The first and second world wars marked a turning point in women’s rights. Although the most famously arresting stuff from either of conflict was written in the trenches, the grief and horror was also dealt with devastatingly by those left at home. (We’ll conveniently ignore the  idiot jingoism of Jessie Pope).

Vera Brittain and Charlotte Mew are just two who articulate the bleakness with despairing eloquence. Brittain’s Perhaps is a heartbreaking account of the loss of her fiance to a sniper’s bullet, whilst Mew summons up one of the best evocations of a world damaged beyond repair: What’s little June to a great broken world with eyes gone dim/ From too much looking on the face of grief, the face of dread”

In the decades following the wars, female poets forged ahead like the chains holding them back had never existed. It’s testament to how much changed that it’s difficult to pick just one or two to highlight.

We have, of course, to mention Gertrude Stein, Anne Sexton, Maya Angelou, Sylvia Plath, Janet Frame, Diane di Prima, Louise Gluck, Kathy Acker, Leonie Adams, Margaret Atwood, Patti Smith, U.A Fanthorpe, Joanne Kyger – well. Point made.
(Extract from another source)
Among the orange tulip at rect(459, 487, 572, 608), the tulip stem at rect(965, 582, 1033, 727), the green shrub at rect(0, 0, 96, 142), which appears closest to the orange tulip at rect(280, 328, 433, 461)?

The twentieth century saw women be able to stop being female poets, and simply be poets, recognised in their own right. They permeated every literary movement going, and started a fair few on their own.

The only way is up

We’re now striding comfortably into the twenty-first century, and we have not one, not two, but three female national poets and a plethora of new talent poised to take the poetry world by storm. We’re now striding comfortably into the twenty-first century, and we have not one, not two, but three female national poets: Liz Lochead, Gillian Clarke, and wonderful Carol Ann Duffy.

Apart from the big-gun laureates, we have a plethora of new talent poised to take the poetry world by storm. Have a listen to performance poets Laura Dockrill and Kate Tempest: the latter seems to be Aphra Benn come full circle through a maelstrom of Wu-Tang Clan and Woolf. Check out Best Intentions and Renegade to see Tempest spit her way through some epic rhymes.

We’ve come a long way from having our books burned in the streets by arsehole vicars. The dead leaves have been kicked well and truly into the bright blue sky.